Brandverläufe statt Baustoffe vergleichen
Der Vergleich von Bränden ungedämmter und gedämmter Fassaden ermöglicht die Ermittlung der auf brennbaren Dämmstoffen beruhenden Abweichungen. Im Folgenden zeigen drei Referenzfassadenbrände zum einen, wie gering sich die Verläufe unterscheiden und untermauern zum anderen, wie stark die Brandlasten vor der Fassade das Geschehen bestimmten.
Die vorgestellten drei Großbrände zeigen: Bei Bränden vor der Fassade bestimmt immer die Größe der äußeren Brandlast den Brandumfang und den Verlauf. Die Verläufe ähneln sich mit und ohne brennbaren Dämmstoff auf der Fassade. Die Flammhöhen oder heißen Rauchgase des Primärbrandes erreichten in allen Fällen das Dach und zerstörten die Fenster.
Brandbeurteilung mit einem Referenzbrand-Informationssystem
Der mit neuen Branderscheinungen zusammenhängenden Verunsicherung wäre mit Information zu begegnen. Es fehlt eine auf Brandverlaufsforschung basierte Wissenschaft mit den Schwerpunkten:
- enzyklopädische Einordnung von Brandereignissen,
- Typisierung von Brandverläufen,
- Bewertung der für diese jeweils relevanten brennbaren Materialien,
- Führung einer Brandrisikodiskussion,
- Vornahme einer Wirkungsanalyse nach Änderungen des Baurechtes.

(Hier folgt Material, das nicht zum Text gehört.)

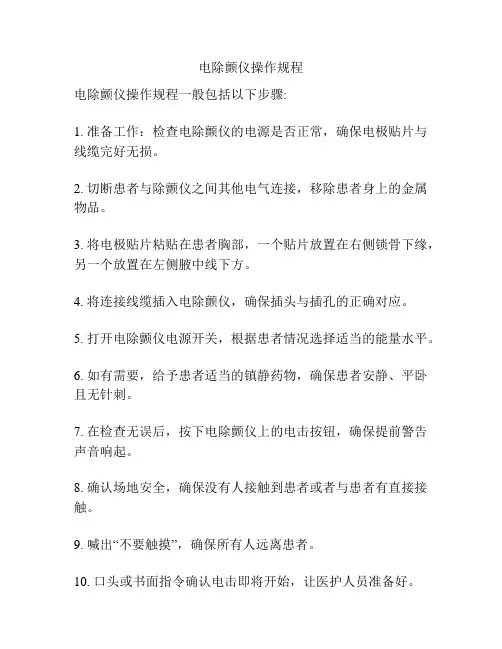 电除颤仪操作规程

电除颤仪操作规程一般包括以下步骤:

1. 准备工作：检查电除颤仪的电源是否正常，确保电极贴片与线缆完好无损。

2. 切断患者与除颤仪之间其他电气连接，移除患者身上的金属物品。

3. 将电极贴片粘贴在患者胸部，一个贴片放置在右侧锁骨下缘，另一个放置在左侧腋中线下方。

4. 将连接线缆插入电除颤仪，确保插头与插孔的正确对应。

5. 打开电除颤仪电源开关，根据患者情况选择适当的能量水平。

6. 如有需要，给予患者适当的镇静药物，确保患者安静、平卧且无针刺。

7. 在检查无误后，按下电除颤仪上的电击按钮，确保提前警告声音响起。

8. 确认场地安全，确保没有人接触到患者或者与患者有直接接触。

9. 喊出“不要触摸”，确保所有人远离患者。

10. 口头或书面指令确认电击即将开始，让医护人员准备好。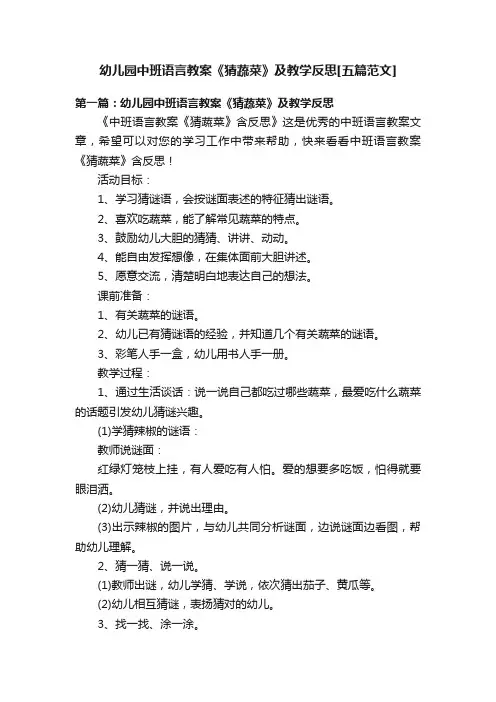 幼儿园中班语言教案《猜蔬菜》及教学反思[五篇范文]

第一篇：幼儿园中班语言教案《猜蔬菜》及教学反思

《中班语言教案《猜蔬菜》含反思》这是优秀的中班语言教案文章，希望可以对您的学习工作中带来帮助，快来看看中班语言教案《猜蔬菜》含反思！

活动目标：

1、学习猜谜语，会按谜面表述的特征猜出谜语。

2、喜欢吃蔬菜，能了解常见蔬菜的特点。

3、鼓励幼儿大胆的猜猜、讲讲、动动。

4、能自由发挥想像，在集体面前大胆讲述。

5、愿意交流，清楚明白地表达自己的想法。

课前准备：

1、有关蔬菜的谜语。

2、幼儿已有猜谜语的经验，并知道几个有关蔬菜的谜语。

3、彩笔人手一盒，幼儿用书人手一册。

教学过程：

1、通过生活谈话：说一说自己都吃过哪些蔬菜，最爱吃什么蔬菜的话题引发幼儿猜谜兴趣。

(1)学猜辣椒的谜语：

教师说谜面：

红绿灯笼枝上挂，有人爱吃有人怕。爱的想要多吃饭，怕得就要眼泪洒。

(2)幼儿猜谜，并说出理由。

(3)出示辣椒的图片，与幼儿共同分析谜面，边说谜面边看图，帮助幼儿理解。

2、猜一猜、说一说。

(1)教师出谜，幼儿学猜、学说，依次猜出茄子、黄瓜等。

(2)幼儿相互猜谜，表扬猜对的幼儿。

3、找一找、涂一涂。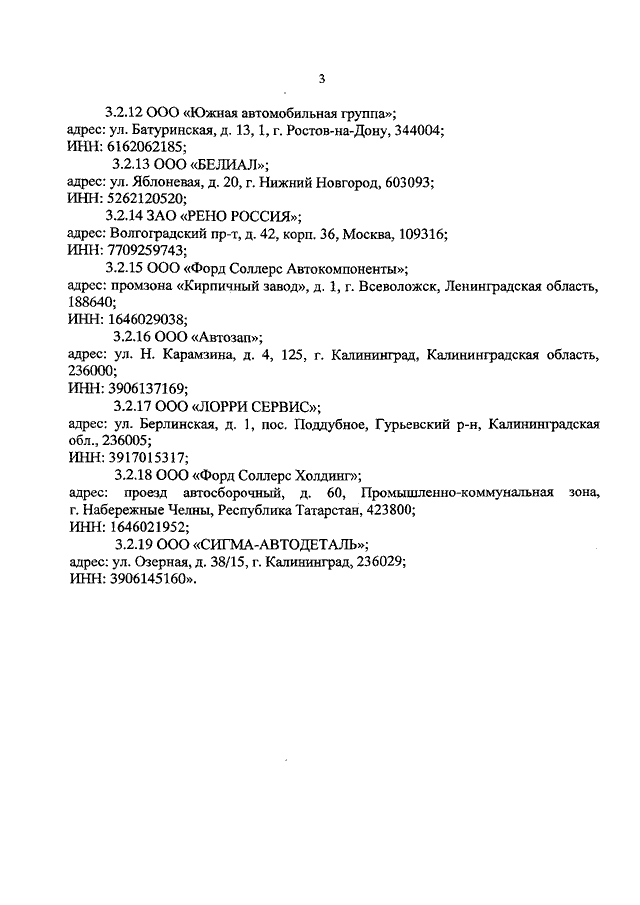 3

3.2.12 ООО «Южная автомобильная группа»;
адрес: ул. Батуринская, д. 13, 1, г. Ростов-на-Дону, 344004;
ИНН: 6162062185;

3.2.13 ООО «БЕЛИАЛ»;
адрес: ул. Яблоневая, д. 20, г. Нижний Новгород, 603093;
ИНН: 5262120520;

3.2.14 ЗАО «РЕНО РОССИЯ»;
адрес: Волгоградский пр-т, д. 42, корп. 36, Москва, 109316;
ИНН: 7709259743;

3.2.15 ООО «Форд Соллерс Автокомпоненты»;
адрес: промзона «Кирпичный завод», д. 1, г. Всеволожск, Ленинградская область, 188640;
ИНН: 1646029038;

3.2.16 ООО «Автозап»;
адрес: ул. Н. Карамзина, д. 4, 125, г. Калининград, Калининградская область, 236000;
ИНН: 3906137169;

3.2.17 ООО «ЛОРРИ СЕРВИС»;
адрес: ул. Берлинская, д. 1, пос. Поддубное, Гурьевский р-н, Калининградская обл., 236005;
ИНН: 3917015317;

3.2.18 ООО «Форд Соллерс Холдинг»;
адрес: проезд автосборочный, д. 60, Промышленно-коммунальная зона, г. Набережные Челны, Республика Татарстан, 423800;
ИНН: 1646021952;

3.2.19 ООО «СИГМА-АВТОДЕТАЛЬ»;
адрес: ул. Озерная, д. 38/15, г. Калининград, 236029;
ИНН: 3906145160».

Solch methodisches Vorgehen würde abrufbares Wissen für die Beurteilung von Bränden erzeugen. Mit dem Satz: „Nach jedem Brand kommt etwas Neues“ formulierte schon die Baukostensenkungskommission 1995 ihre Kritik an der nach wie vor geltenden Praxis willkürlicher Einzelfallentscheidungen und durch Skandalisierungen von Einzelbränden hervorgerufener Änderungen des Baurechtes. Ein Referenzbrand-Informationssystem erleichterte eine faktenbasierte Brandverlaufsbeurteilung erheblich. Der dadurch ermöglichte Rückgriff auf Referenzbrände vereinfachte die Einordnung des einzelnen Brandfalles eindeutig und könnte Sachlichkeit in die kontroverse Debatte bringen.